The order does matter but only for args. The hashmap is only used to collect
the unique values and their locations.  While you can have num_compares and
occurs being the same it wouldn't matter for the optimization as they are both
"equally" as expensive.  It would matter in the case where they are the last 2
entries in the list as we never test the last entry.  So your codegen would
select a different element then to test.  So could potentially affect 
reproducibility.

> We have stablesort method 

Re: [PATCH]middle-end: Recursively check is_trivially_copyable_or_pair in vec.h

2023-10-03 Thread Jakub Jelinek
On Tue, Oct 03, 2023 at 10:27:16AM +, Tamar Christina wrote:
> +/* Structure used to track meta-data on PHI arguments used to generate
> +   most efficient comparison sequence to slatten a PHI node.  */

^^^ typo (at least, never heard
of this word, and wiktionary doesn't know it either (except for 
Dannish/Swedish))

> @@ -2045,6 +2065,25 @@ gen_phi_nest_statement (gphi *phi, 
> gimple_stmt_iterator *gsi,
>return lhs;
>  }
>  

Perhaps add a short function comment here?

> +static int
> +cmp_arg_entry (const void *p1, const void *p2)
> +{
> +  const ifcvt_arg_entry sval1 = *(const ifcvt_arg_entry *)p1;
> +  const ifcvt_arg_entry sval2 = *(const ifcvt_arg_entry *)p2;
> +
> +  if (sval1.num_compares < sval2.num_compares)
> +return -1;
> +  else if (sval1.num_compares > sval2.num_compares)
> +return 1;
> +
> +  if (sval1.occurs < sval2.occurs)
> +return -1;
> +  else if (sval1.occurs > sval2.occurs)
> +return 1;
> +
> +  return 0;
> +}
> +

> @@ -2167,61 +2206,53 @@ predicate_scalar_phi (gphi *phi, gimple_stmt_iterator 
> *gsi)
>/* Create hashmap for PHI node which contain vector of argument indexes
>   having the same value.  */
>bool swap = false;
> -  hash_map > phi_arg_map;
> +  hash_map > phi_arg_map;
>unsigned int num_args = gimple_phi_num_args (phi);
>/* Vector of different PHI argument values.  */
> -  auto_vec args (num_args);
> +  auto_vec args;
>  
> -  /* Compute phi_arg_map.  */
> +  /* Compute phi_arg_map, determine the list of unique PHI args and the 
> indices
> + where they are in the PHI node.  The indices will be used to determine
> + the conditions to apply and their complexity.  */
>for (i = 0; i < num_args; i++)
>  {
>tree arg;
>  
>arg = gimple_phi_arg_def (phi, i);
> -  if (!phi_arg_map.get (arg))
> - args.quick_push (arg);
>phi_arg_map.get_or_insert (arg).safe_push (i);
>  }
>  
> -  /* Determine element with max number of occurrences and complexity.  
> Looking at only
> - number of occurrences as a measure for complexity isn't enough as all 
> usages can
> - be unique but the comparisons to reach the PHI node differ per branch.  
> */
> -  typedef std::pair > ArgEntry;
> -  auto_vec argsKV;
> -  for (i = 0; i < args.length (); i++)
> +  /* Determine element with max number of occurrences and complexity.

#### SUPPLIED INFORMATION:
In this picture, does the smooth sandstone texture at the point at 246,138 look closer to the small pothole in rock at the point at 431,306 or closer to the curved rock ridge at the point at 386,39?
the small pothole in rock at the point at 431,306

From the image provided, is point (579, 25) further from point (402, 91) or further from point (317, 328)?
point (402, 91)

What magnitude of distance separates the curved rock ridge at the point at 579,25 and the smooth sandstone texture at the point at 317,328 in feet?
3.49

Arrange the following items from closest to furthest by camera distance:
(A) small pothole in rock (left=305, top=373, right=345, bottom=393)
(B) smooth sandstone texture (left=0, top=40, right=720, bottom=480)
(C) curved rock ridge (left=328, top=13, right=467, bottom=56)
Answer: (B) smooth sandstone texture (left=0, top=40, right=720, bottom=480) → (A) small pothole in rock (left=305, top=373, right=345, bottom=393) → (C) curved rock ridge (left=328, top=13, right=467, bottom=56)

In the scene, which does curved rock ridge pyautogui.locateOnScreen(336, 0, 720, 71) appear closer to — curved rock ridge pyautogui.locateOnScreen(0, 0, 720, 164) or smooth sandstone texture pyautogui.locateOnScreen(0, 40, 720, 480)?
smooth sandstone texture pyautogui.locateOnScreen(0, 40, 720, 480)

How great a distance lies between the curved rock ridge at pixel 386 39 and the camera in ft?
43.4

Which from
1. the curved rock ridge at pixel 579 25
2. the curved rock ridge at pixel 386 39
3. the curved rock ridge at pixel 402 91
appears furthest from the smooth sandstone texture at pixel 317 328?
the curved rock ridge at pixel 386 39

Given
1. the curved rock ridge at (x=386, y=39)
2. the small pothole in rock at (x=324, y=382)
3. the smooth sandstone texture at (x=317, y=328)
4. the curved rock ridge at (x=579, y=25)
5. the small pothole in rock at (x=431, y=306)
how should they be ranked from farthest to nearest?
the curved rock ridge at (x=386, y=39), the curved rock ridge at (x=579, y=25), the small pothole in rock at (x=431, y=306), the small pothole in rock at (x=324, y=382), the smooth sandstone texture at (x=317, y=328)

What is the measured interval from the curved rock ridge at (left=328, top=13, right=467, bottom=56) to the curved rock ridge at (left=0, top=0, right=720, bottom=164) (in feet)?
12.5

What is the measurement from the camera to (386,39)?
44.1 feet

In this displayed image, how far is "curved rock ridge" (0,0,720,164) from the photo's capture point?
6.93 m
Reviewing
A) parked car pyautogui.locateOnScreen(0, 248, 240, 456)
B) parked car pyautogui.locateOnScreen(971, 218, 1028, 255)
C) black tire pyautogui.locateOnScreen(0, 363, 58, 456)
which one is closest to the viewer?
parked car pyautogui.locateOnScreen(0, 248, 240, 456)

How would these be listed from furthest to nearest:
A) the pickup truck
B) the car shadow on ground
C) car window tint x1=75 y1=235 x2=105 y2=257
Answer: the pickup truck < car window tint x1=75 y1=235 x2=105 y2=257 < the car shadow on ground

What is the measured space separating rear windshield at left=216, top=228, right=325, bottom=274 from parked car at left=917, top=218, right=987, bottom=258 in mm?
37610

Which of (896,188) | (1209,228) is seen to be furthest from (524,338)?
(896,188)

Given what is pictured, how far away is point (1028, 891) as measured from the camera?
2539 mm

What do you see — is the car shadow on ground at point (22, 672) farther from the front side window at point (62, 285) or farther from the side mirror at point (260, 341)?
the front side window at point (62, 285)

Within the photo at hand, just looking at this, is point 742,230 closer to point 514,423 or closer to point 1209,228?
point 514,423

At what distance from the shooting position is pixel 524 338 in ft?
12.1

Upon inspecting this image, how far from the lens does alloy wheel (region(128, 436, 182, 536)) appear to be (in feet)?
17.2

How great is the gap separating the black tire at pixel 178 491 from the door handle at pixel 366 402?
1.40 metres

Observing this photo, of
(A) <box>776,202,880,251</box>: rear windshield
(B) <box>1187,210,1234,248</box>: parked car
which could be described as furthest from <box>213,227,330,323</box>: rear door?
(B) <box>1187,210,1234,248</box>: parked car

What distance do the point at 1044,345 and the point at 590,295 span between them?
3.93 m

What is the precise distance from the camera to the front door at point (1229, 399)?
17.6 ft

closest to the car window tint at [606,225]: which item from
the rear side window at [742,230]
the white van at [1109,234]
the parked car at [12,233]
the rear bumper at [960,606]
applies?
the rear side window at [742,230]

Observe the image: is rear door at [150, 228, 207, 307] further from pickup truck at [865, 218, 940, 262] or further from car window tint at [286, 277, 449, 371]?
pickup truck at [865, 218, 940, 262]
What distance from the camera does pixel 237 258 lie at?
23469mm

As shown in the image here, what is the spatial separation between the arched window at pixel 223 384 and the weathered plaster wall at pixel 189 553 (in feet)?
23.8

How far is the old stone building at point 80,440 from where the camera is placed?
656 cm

#### PROBLEMS:
**a)** Rewrite the patch review thread, starting at "Perhaps add a" and ending at "(sval1.occurs < sval2.occurs)", with "brief descriptive comment" in place of "short function comment".
**b)** Carry the patch review thread on from its final line.

#### ANSWERS PROVIDED:
**a)**
Perhaps add a brief descriptive comment here?

> +static int
> +cmp_arg_entry (const void *p1, const void *p2)
> +{
> +  const ifcvt_arg_entry sval1 = *(const ifcvt_arg_entry *)p1;
> +  const ifcvt_arg_entry sval2 = *(const ifcvt_arg_entry *)p2;
> +
> +  if (sval1.num_compares < sval2.num_compares)
> +return -1;
> +  else if (sval1.num_compares > sval2.num_compares)
> +return 1;
> +
> +  if (sval1.occurs < sval2.occurs)

**b)**
> Looking
> + at only number of occurrences as a measure for complexity isn't enough 
> as
> + all usages can be unique but the comparisons to reach the PHI node 
> differ
> + per branch.  */
> +  for (auto entry : phi_arg_map)
>  {
>unsigned int len = 0;
> -  for (int index : phi_arg_map.get (args[i]))
> +  for (int index : entry.second)
>   {
> edge e = gimple_phi_arg_edge (phi, index);
> len += get_bb_num_predicate_stmts (e->src);
>   }
>  
> -  unsigned occur = phi_arg_map.get (args[i])->length ();
> +  unsigned occur = entry.second.length ();
>if (dump_file && (dump_flags & TDF_DETAILS))
>   fprintf (dump_file, "Ranking %d as len=%d, idx=%d\n", i, len, occur);
> -  argsKV.safe_push ({ args[i], { len, occur }});
> +  args.safe_push ({ entry.first, len, occur, entry.second });
>  }
>  
>/* Sort elements based on rankings ARGS.  */
> -  std::sort(argsKV.begin(), argsKV.end(), [](const ArgEntry ,
> -  const ArgEntry ) {
> -return left.second < right.second;
> -  });
> -
> -  for (i = 0; i < args.length (); i++)
> -args[i] = argsKV[i].first;
> +  args.qsort (cmp_arg_entry);

I admit I don't know what you're using the args vector later on for and
whether its ordering affects code generation, but because you qsort it I
assume it does.  My worry is that a hash_map traversal might not be the same
order on all hosts and similarly qsort doesn't achieve stable sorting
in case num_compares and occurrs members are equal for two or more different
arguments.  Can that ever happen?  We have stablesort method instead of
qsort but that would require consistent ordering in the vector (std::sort
doesn't ensure stable sorting either).

If it is a non-issue, the patch is ok with the above nits fixed.  Otherwise
perhaps we'd need to push in the first loop into the vector (but that
  if (!phi_arg_map.get (arg))
args.quick_push (arg);
  phi_arg_map.get_or_insert (arg).safe_push (i);
in there was quite inefficient, better would be
  bool existed;
  phi_arg_map.get_or_insert (arg, ).safe_push (i);
  if (!existed)
args.safe_push (ifcvt_arg_entry { arg, 0, 0, vNULL });
or something similar), plus use stablesort.  Or add another compared member
which would be the first position.

Jakub



Re: [PATCH V2] Emit funcall external declarations only if actually used.

2023-10-03 Thread Jose E. Marchesi


ping

> ping
>
>> [Differences from V1:
>> - Prototype for call_from_call_insn moved before comment block.
>> - Reuse the `call' flag for SYMBOL_REF_LIBCALL.
>> - Fallback to check REG_CALL_DECL in non-direct calls.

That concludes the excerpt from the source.